Dobrokhotov
© Sputnik
FILE PHOTO. Roman Dobrokhotov, leader of the "We" movement, takes part in opposition protest in the mini park on Kudrinskaya Square, Moscow.
Police in Moscow have raided the home of Roman Dobrokhotov, editor-in-chief of Russian investigative outlet The Insider, in connection to a defamation case. His publication has been accused of lying about a Dutch researcher.

The search comes less than a week after the website he founded was labeled a 'foreign agent' by the authorities.


Comment: Lest we forget it was the US that began this whole business of defining government funded news outlets as 'foreign agents': 'Smeared, shut out & shadow-banned': The inside story of how RT was branded a 'foreign agent' by free press-loving US officials


Dobrokhotov revealed on social media early on Wednesday morning that police officers had come to his flat.

"It seemed like I am being searched. The police are knocking on my door," he wrote on Twitter. "Litovsky Boulevard 5/10, Apartment 164. A lawyer would not hurt."

According to Oksana Oparenko, a lawyer working for Dobrokhotov, the search is part of an investigation into a defamation case brought by Dutch researcher Max van der Werff. "Roman Dobrokhotov is a witness in the case," she said, noting that the case was filed against unidentified people.

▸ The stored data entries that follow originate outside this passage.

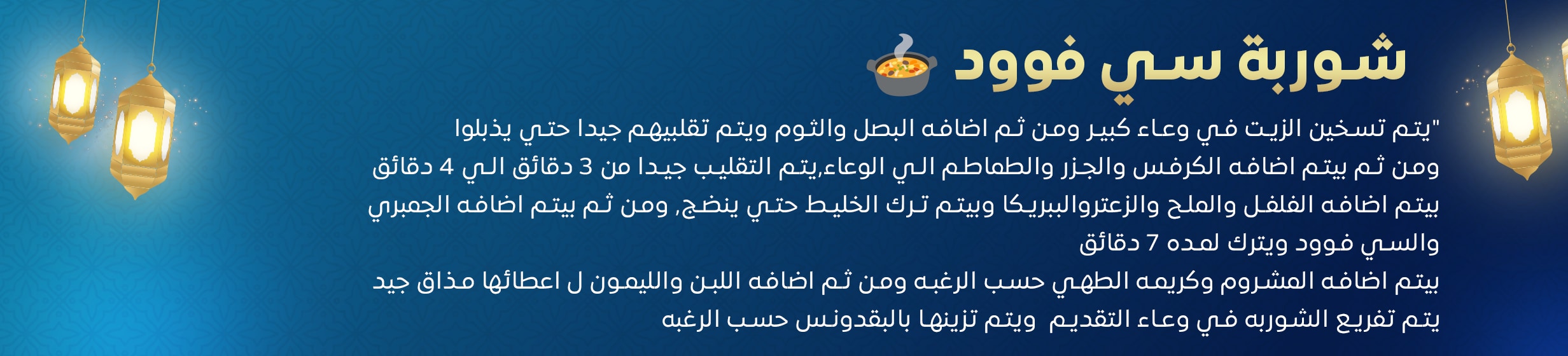 شوربة سي فوود

"يتم تسخين الزيت في وعاء كبير ومن ثم اضافه البصل والثوم ويتم تقليبهم جيدا حتي يذبلوا
ومن ثم بيتم اضافه الكرفس والجزر والطماطم الي الوعاء,يتم التقليب جيدا من 3 دقائق الي 4 دقائق
بيتم اضافه الفلفل والملح والزعتروالببريكا وبيتم ترك الخليط حتي ينضج, ومن ثم بيتم اضافه الجمبري والسي فوود ويترك لمده 7 دقائق
بيتم اضافه المشروم وكريمه الطهي حسب الرغبه ومن ثم اضافه اللبن والليمون ل اعطائها مذاق جيد
يتم تفريغ الشوربه في وعاء التقديم ويتم تزينها بالبقدونس حسب الرغبه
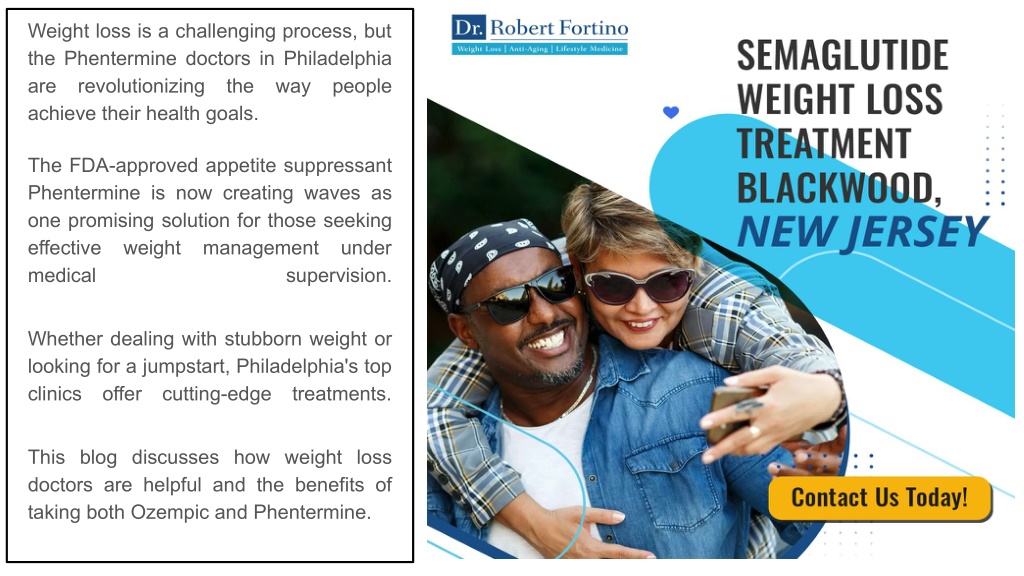 Weight loss is a challenging process, but the Phentermine doctors in Philadelphia are revolutionizing the way people achieve their health goals.

The FDA-approved appetite suppressant Phentermine is now creating waves as one promising solution for those seeking effective weight management under medical supervision.

Whether dealing with stubborn weight or looking for a jumpstart, Philadelphia's top clinics offer cutting-edge treatments.

This blog discusses how weight loss doctors are helpful and the benefits of taking both Ozempic and Phentermine.

Dr. Robert Fortino
Weight Loss | Anti-Aging | Lifestyle Medicine

SEMAGLUTIDE WEIGHT LOSS TREATMENT BLACKWOOD, NEW JERSEY

Contact Us Today!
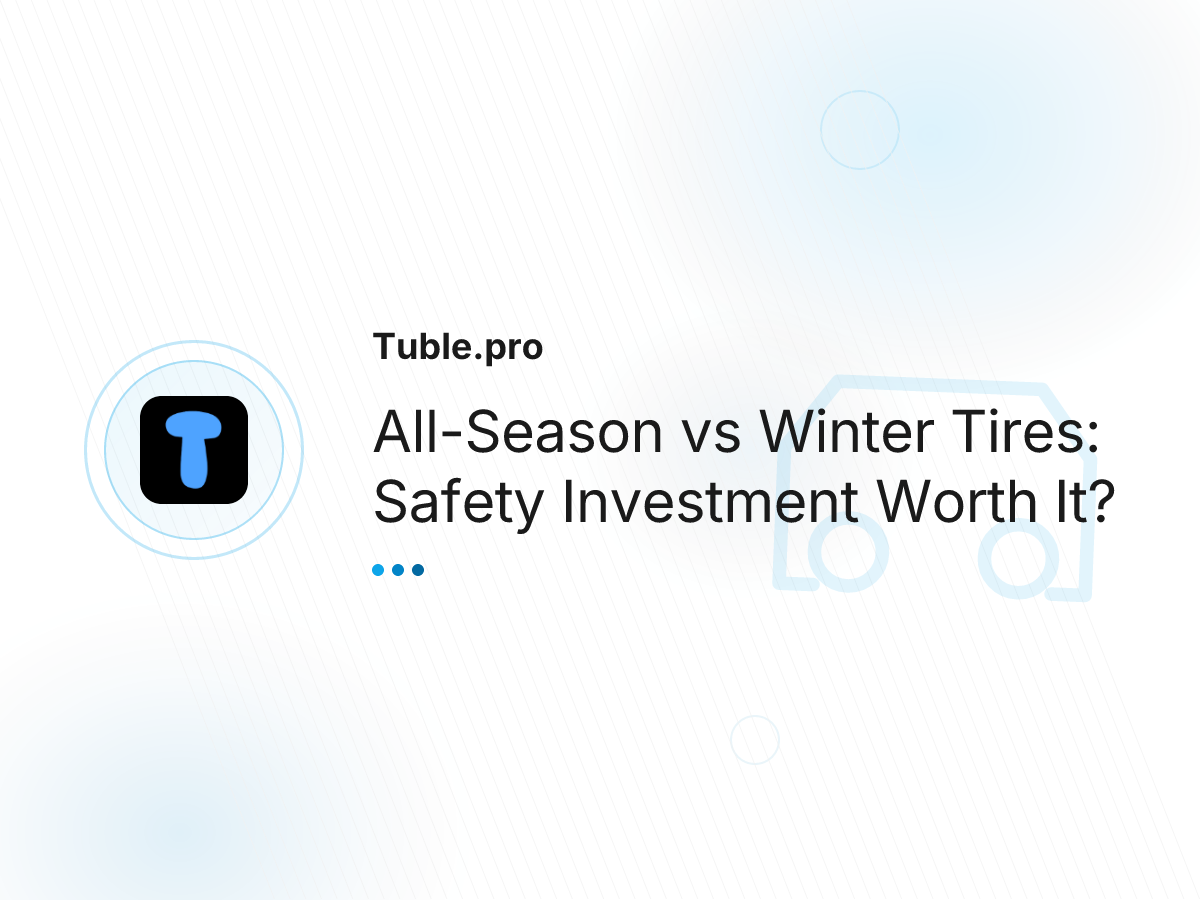 T

Tuble.pro

All-Season vs Winter Tires: Safety Investment Worth It?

She claimed that police seized his passport during the search of his apartment. He had been planning to get on an international flight later on Wednesday, Oparenko added.

Van der Werff has already publicly accused Dobrokhotov of libeling him after The Insider claimed that the Dutchman secretly cooperates with the GRU, Russia's foreign military intelligence agency, to spread information about the Malaysian Airlines Boeing MH17 that was shot down over Ukrainian territory in July 2014.

The search comes just five days after The Insider's Latvia-registered legal entity and five of its journalists were added to the Justice Ministry's list of foreign agents. Outlets put on the list must submit detailed financial reports every quarter and are required to preface everything they publish with a text informing readers about their status.

The Insider is best known for its cooperation with British investigative collective Bellingcat. The pair most recently accused the Russian authorities of attempting to poison the famous comedy writer Dmitry Bykov.